--- Task description ---
Retype the records word for word. Skip every image.

*** Opening of Given records ***

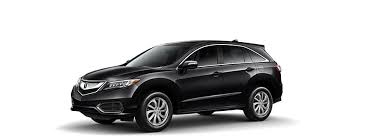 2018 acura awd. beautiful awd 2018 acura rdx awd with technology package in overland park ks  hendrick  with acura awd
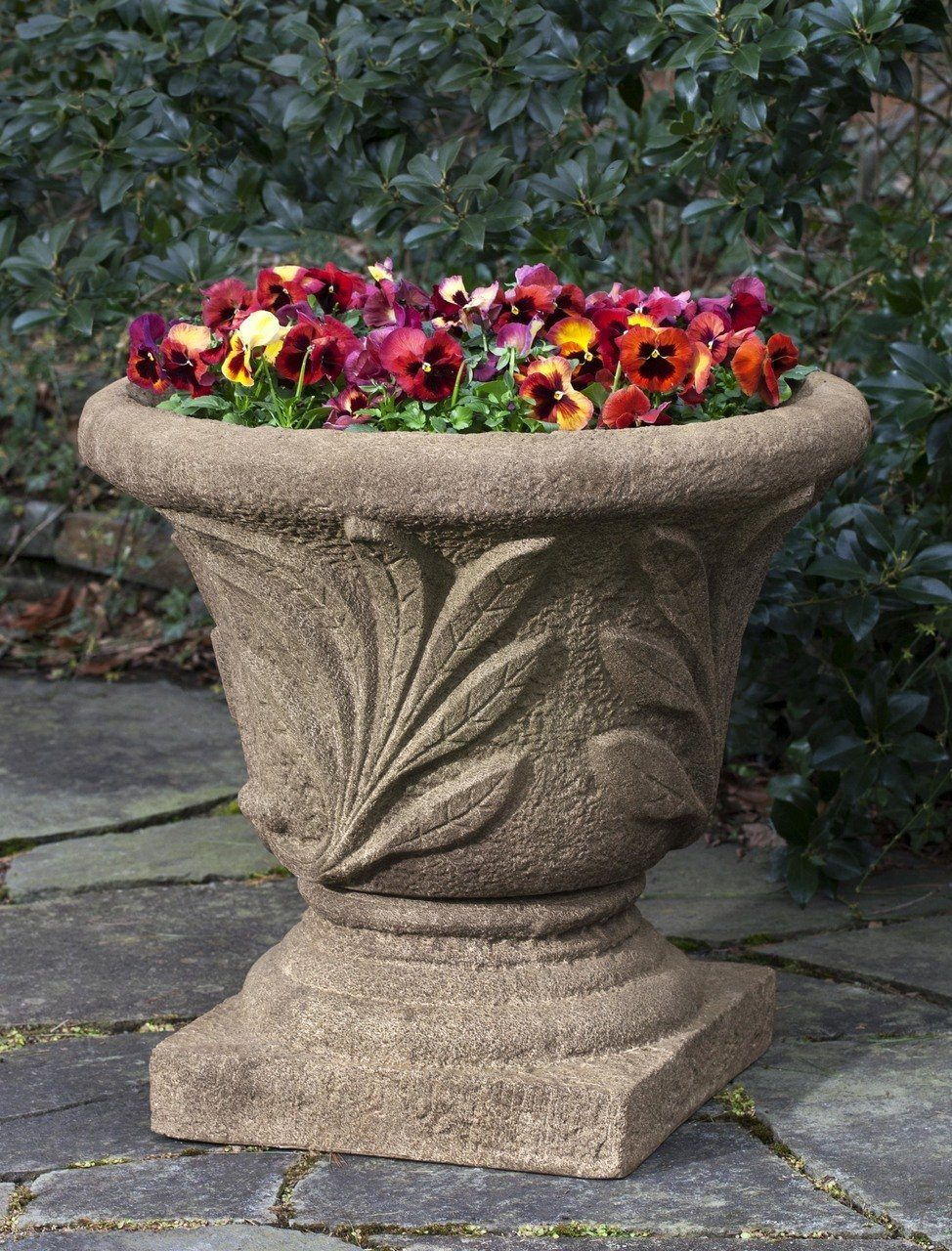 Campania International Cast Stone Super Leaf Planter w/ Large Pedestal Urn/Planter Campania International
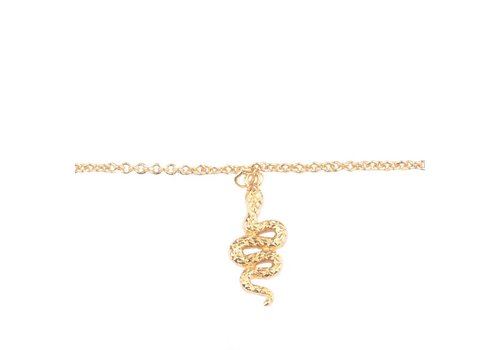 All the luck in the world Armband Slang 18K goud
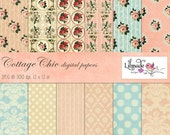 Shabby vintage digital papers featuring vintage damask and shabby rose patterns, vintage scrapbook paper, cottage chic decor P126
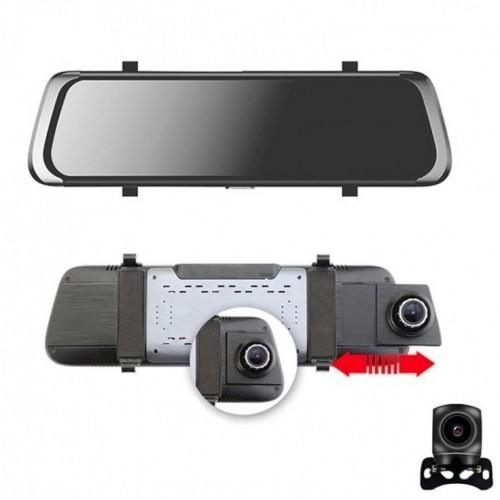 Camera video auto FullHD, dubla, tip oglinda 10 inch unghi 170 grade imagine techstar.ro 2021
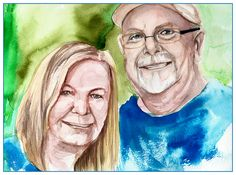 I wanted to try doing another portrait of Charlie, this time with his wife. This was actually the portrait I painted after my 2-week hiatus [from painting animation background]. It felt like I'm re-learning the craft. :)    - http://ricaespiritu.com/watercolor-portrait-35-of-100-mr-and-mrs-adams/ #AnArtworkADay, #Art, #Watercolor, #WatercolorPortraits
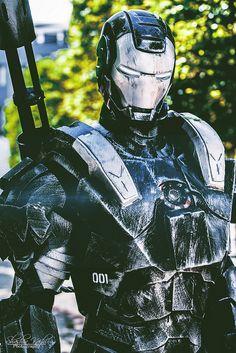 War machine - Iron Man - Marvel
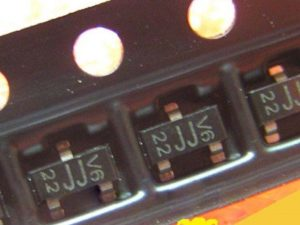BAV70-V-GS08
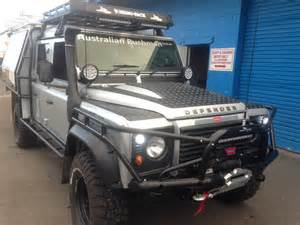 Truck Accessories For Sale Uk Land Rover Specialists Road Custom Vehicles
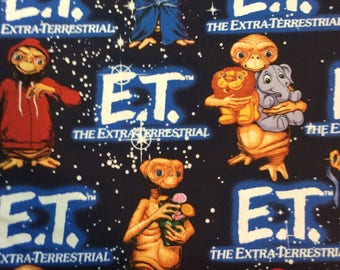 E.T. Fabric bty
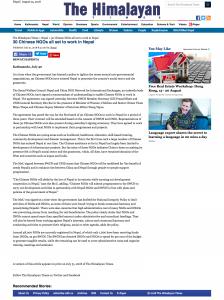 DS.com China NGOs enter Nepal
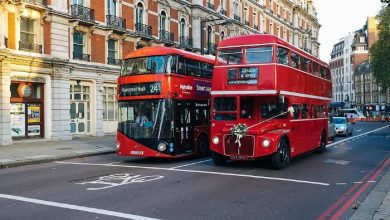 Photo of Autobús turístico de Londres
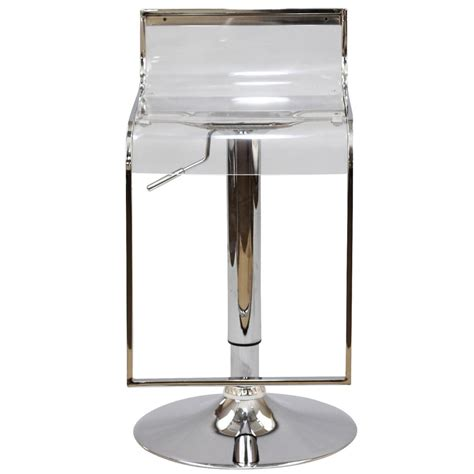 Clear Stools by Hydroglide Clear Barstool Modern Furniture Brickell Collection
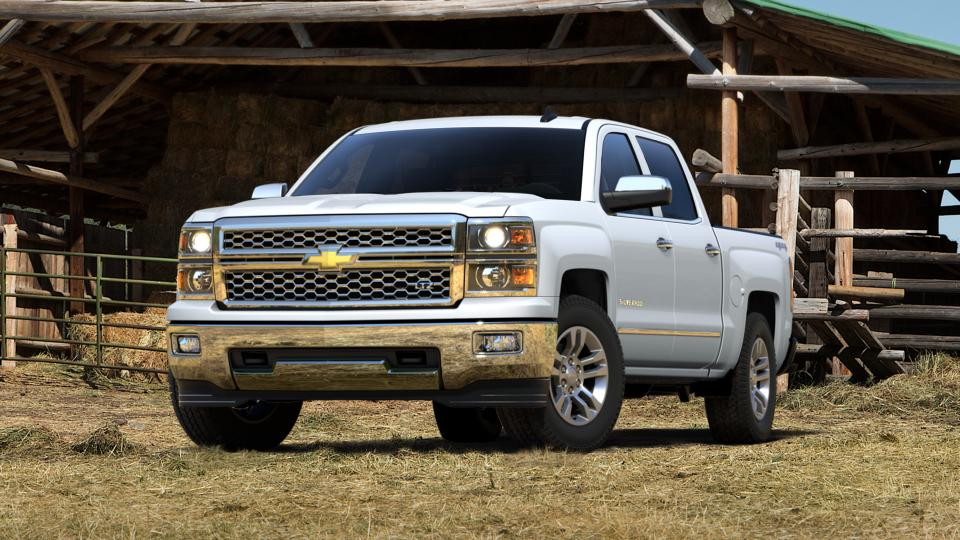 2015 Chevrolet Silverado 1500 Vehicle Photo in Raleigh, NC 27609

*** Close of Given records ***

--- Answer to this task ---
 2018 acura awd. beautiful awd 2018 acura rdx awd with technology package in overland park ks  hendrick  with acura awd
 Campania International Cast Stone Super Leaf Planter w/ Large Pedestal Urn/Planter Campania International
 All the luck in the world Armband Slang 18K goud
 Shabby vintage digital papers featuring vintage damask and shabby rose patterns, vintage scrapbook paper, cottage chic decor P126
 Camera video auto FullHD, dubla, tip oglinda 10 inch unghi 170 grade imagine techstar.ro 2021
 I wanted to try doing another portrait of Charlie, this time with his wife. This was actually the portrait I painted after my 2-week hiatus [from painting animation background]. It felt like I'm re-learning the craft. :)    - http://ricaespiritu.com/watercolor-portrait-35-of-100-mr-and-mrs-adams/ #AnArtworkADay, #Art, #Watercolor, #WatercolorPortraits
 War machine - Iron Man - Marvel
BAV70-V-GS08
 Truck Accessories For Sale Uk Land Rover Specialists Road Custom Vehicles
 E.T. Fabric bty
 DS.com China NGOs enter Nepal
 Photo of Autobús turístico de Londres
 Clear Stools by Hydroglide Clear Barstool Modern Furniture Brickell Collection
 2015 Chevrolet Silverado 1500 Vehicle Photo in Raleigh, NC 27609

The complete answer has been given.